(Sahneye dayalı mekânsal sorular)
+---+
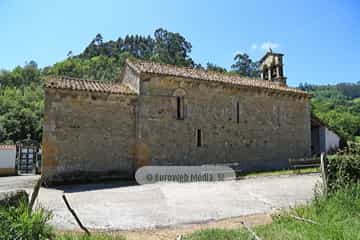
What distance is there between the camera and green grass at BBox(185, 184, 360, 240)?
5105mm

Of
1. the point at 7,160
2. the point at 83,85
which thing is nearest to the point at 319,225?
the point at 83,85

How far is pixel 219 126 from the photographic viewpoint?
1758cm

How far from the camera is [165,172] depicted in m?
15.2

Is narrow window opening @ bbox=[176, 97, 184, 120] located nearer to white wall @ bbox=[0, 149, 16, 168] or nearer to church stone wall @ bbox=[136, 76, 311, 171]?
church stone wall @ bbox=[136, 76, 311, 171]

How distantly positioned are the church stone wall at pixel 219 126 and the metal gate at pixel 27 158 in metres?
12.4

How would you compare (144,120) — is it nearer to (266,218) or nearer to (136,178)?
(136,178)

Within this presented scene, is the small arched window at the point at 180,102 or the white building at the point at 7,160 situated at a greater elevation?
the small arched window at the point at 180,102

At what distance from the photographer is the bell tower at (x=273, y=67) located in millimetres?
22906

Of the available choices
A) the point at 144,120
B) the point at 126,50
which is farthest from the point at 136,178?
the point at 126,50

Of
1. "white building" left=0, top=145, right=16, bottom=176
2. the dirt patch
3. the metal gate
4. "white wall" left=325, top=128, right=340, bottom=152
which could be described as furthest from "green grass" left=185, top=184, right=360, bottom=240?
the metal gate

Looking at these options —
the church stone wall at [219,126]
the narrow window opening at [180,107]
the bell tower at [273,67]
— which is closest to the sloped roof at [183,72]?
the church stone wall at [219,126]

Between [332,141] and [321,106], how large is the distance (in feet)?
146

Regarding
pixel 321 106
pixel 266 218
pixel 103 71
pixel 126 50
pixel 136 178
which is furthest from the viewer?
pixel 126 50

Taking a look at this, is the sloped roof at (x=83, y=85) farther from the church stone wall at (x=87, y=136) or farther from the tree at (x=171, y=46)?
+---+
*Görev tanımı*.
"At what distance" ifadesini içeren satırdan kayıtların sonuna kadar uzanan satırları, iki uç da dahil olmak üzere, hiçbir değişiklik yapmadan yeniden yazın.

*Çıktı*.
At what distance from the photographer is the bell tower at (x=273, y=67) located in millimetres?
22906

Of the available choices
A) the point at 144,120
B) the point at 126,50
which is farthest from the point at 136,178?
the point at 126,50

Of
1. "white building" left=0, top=145, right=16, bottom=176
2. the dirt patch
3. the metal gate
4. "white wall" left=325, top=128, right=340, bottom=152
which could be described as furthest from "green grass" left=185, top=184, right=360, bottom=240?
the metal gate

Looking at these options —
the church stone wall at [219,126]
the narrow window opening at [180,107]
the bell tower at [273,67]
— which is closest to the sloped roof at [183,72]?
the church stone wall at [219,126]

Between [332,141] and [321,106], how large is the distance (in feet)?
146

Regarding
pixel 321 106
pixel 266 218
pixel 103 71
pixel 126 50
pixel 136 178
which is furthest from the viewer?
pixel 126 50

Taking a look at this, is the sloped roof at (x=83, y=85) farther from the church stone wall at (x=87, y=136) or farther from the tree at (x=171, y=46)?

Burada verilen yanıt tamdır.